PROBLEM A:
Please answer these questions about the excerpt on academics and their organisation:
(i) Which two core academic values does it name?
(ii) What does the focus group lecturer say they feel like instead of an academic?
(iii) Which poem is quoted, and what line from it?
PROBLEM B: Extend the excerpt on academics' engagement with their organisation, starting after its final sentence.
[EXCERPT TO READ start]
As the above quote shows, the quality of academics’ relationship with the organisation had deteriorated; two main reasons for this were identified, which are explained in the following. First, academics described a perceived incongruence between their values and the organisation’s current values that had implications for their identification with the organisation and the fulfilment they derived from it. Autonomy and collegiality are core academic values (Billot, 2010; Winter, 2009), yet the majority of participants in the present study perceived line managers to be exercising greater control over their work and moving away from a collegial style of management. The perceived increase in managerial oversight led participants to feel that they were working in an increasingly structured and standardized environment that was at odds with their personal values and concept of academic identity:

I suppose there was a time I would have considered myself an ‘academic’. I feel less and less like an academic. I feel like, a more advanced secondary school teacher. Which I think is not what we’re about (Focus Group Lecturer 1).

As management is seen as an agent of the organisation (Eisenberger et al., 1986; Levinson, 1965), the managerial actions had negative implications on the love and affection academics had for the organisation, which, as the quantitative results demonstrated, led to lower levels of organisational engagement. These findings are in line with the higher education literature that suggests that if academics ‘see a managerial identity compromising a professional identity of teaching, learning and scholarship’, it can lead to feelings of disengagement (Winter, 2009: 124).

As the next theme of ‘support’ will explicate, another reason for this loss of love related to the perception was that the organisation no longer reciprocated the same level of regard for them. Participants felt that the organisation showed little care and concern for their well-being and did not appreciate their efforts, especially given the fact they were working in an increasingly demanding environment as a result of external productivity measures (DPER, 2013). While love may be expressed through acts of sacrifice (Reis et al., 2014; Sabey et al., 2015) as W.B Yeats pointed out in his ‘Easter 1916’ poem: ‘too long a sacrifice can make a stone of the heart’. Participants felt they had increased their work efforts to maintain high-quality teaching standards in the face of fewer staff numbers and resources, but the perception was that this sacrifice of extra effort and energy was going unrecognised by management, which had led some academics to fall out of love with the organisation. The next theme of support draws out this argument to help explain why these academics felt less engaged with the organisation.
[EXCERPT TO READ end]
[DATA RECORDS start]
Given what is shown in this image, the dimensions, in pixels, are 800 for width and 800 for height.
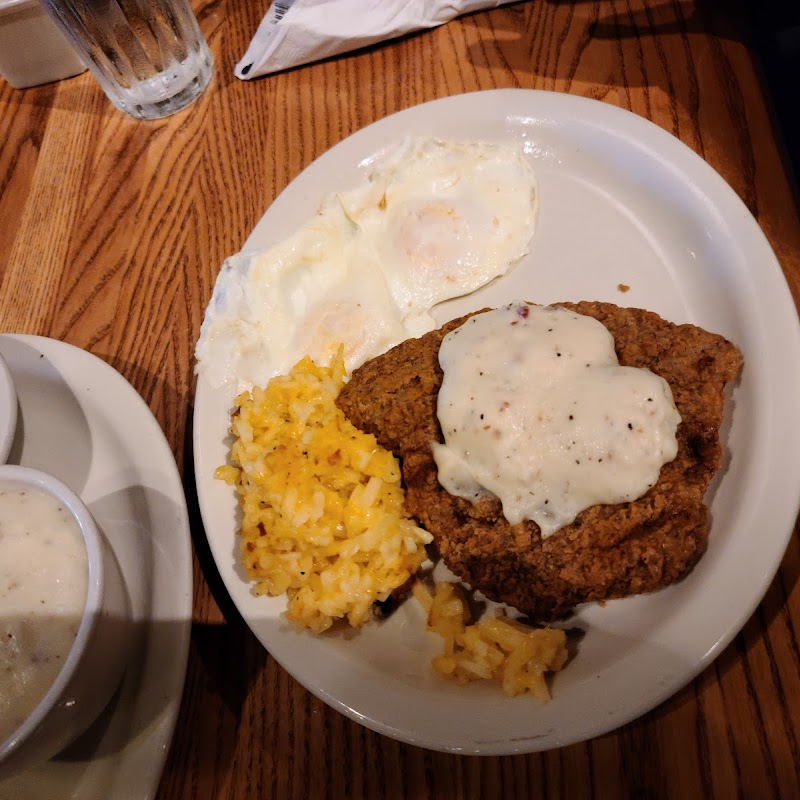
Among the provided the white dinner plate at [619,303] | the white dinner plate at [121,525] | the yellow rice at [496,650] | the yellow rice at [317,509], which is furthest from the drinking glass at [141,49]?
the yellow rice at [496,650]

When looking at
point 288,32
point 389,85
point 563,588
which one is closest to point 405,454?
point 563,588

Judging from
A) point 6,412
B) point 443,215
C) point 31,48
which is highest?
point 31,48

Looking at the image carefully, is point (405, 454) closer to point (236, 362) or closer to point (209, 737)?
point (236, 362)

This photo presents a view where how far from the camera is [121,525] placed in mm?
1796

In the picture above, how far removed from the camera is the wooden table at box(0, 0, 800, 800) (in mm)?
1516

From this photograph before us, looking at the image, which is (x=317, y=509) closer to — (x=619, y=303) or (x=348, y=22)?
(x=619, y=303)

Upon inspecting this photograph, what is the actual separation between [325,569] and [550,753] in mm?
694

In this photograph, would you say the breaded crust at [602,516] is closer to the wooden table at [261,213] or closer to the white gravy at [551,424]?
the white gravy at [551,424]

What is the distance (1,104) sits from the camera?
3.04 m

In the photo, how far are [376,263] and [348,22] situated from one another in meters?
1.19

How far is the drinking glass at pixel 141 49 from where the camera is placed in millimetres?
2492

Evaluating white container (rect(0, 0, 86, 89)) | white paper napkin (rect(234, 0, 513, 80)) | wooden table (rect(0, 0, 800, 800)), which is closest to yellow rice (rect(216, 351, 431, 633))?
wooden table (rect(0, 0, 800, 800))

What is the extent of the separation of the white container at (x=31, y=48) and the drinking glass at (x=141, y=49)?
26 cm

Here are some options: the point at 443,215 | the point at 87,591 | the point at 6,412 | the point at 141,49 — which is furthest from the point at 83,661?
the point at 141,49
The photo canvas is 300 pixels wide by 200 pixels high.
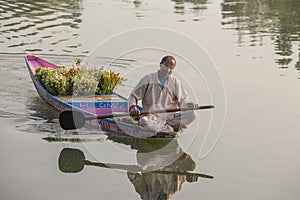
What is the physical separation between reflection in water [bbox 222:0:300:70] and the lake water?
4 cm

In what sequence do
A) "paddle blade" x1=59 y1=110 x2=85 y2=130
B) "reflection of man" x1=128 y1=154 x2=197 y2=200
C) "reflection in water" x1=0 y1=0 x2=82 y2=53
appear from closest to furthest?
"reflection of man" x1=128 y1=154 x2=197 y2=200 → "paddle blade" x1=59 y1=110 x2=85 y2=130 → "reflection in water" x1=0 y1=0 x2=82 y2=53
[DATA RECORDS end]
[DATA RECORDS start]
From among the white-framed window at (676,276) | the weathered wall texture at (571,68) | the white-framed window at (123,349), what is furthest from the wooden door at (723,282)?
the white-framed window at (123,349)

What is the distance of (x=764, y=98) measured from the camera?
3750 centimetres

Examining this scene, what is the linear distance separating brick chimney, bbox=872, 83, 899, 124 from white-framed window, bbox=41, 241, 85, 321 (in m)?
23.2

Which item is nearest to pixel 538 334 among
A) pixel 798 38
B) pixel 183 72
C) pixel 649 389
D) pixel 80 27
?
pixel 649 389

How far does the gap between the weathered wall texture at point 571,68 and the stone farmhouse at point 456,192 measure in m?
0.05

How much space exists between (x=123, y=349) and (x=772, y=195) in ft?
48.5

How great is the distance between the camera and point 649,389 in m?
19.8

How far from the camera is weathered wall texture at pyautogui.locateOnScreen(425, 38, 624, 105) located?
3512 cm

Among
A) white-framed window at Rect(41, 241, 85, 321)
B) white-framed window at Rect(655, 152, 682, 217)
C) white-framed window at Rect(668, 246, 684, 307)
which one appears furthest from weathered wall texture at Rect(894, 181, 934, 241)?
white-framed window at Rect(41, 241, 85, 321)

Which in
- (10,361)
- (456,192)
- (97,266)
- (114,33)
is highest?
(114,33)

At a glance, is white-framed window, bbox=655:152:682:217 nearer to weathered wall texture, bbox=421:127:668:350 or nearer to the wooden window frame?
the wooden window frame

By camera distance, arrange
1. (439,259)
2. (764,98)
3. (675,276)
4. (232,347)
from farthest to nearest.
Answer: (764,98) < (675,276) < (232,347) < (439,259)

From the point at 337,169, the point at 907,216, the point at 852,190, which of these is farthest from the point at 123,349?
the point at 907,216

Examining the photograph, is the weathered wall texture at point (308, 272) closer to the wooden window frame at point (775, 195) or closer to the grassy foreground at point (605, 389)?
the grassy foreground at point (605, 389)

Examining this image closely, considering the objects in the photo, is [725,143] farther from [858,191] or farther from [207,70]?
[DATA RECORDS end]
FINAL ANSWER A:
(i) Autonomy and collegiality.
(ii) A more advanced secondary school teacher.
(iii) W.B Yeats's 'Easter 1916', with the line 'too long a sacrifice can make a stone of the heart'.

FINAL ANSWER B:
Support

This theme highlights that the perceived level of support received from academics’ direct line manager, such as their head of department (HOD), and also the senior management team (SMT) had a strong influence on their engagement levels. This supports the quantitative results that found that POS was significantly related to engagement. The nature of academic work is demanding in that it costs lecturers physical, mental and emotional energy preparing and delivering difficult material to students and motivating them to engage with their subjects. However, academics described how high levels of support from line management helped mitigate the negative impact of job demands, and this support manifested in practical ways such as effectively managing timetables and classroom allocation and also in intrinsic ways such as providing emotional support and understanding when problems arose such as student complaints:

Yeah, I had one or two things that happened with a student over the previous couple of years and it was then that I realized that the manager’s actually very supportive. Very supportive and said to me, you know, ‘I know you’re a good lecturer’ and for somebody to say ‘I know you’re a good lecturer’, that means a lot’ (Personal Interview with Lecturer 4)

In addition to looking for support from their line managers, participants described how they actively looked for signals (Bowen and Ostroff, 2004; Haggerty and Wright, 2009; Townsend et al., 2012) from the SMT that showed they cared about staff and appreciated their work efforts. However, many academics perceived an absence of signals of support from senior management:

Every year for the last few years, certainly for the last five or six years, I’ve been listening out at Graduation, you know when they do, when the President’s speech, usually the President’s speech, and never in the past five years anyway, never have they thanked the academic staff¼ I actively listen out for it every year ‘cos we used to and that’s the thing, we used to (Focus Group Lecturer 2).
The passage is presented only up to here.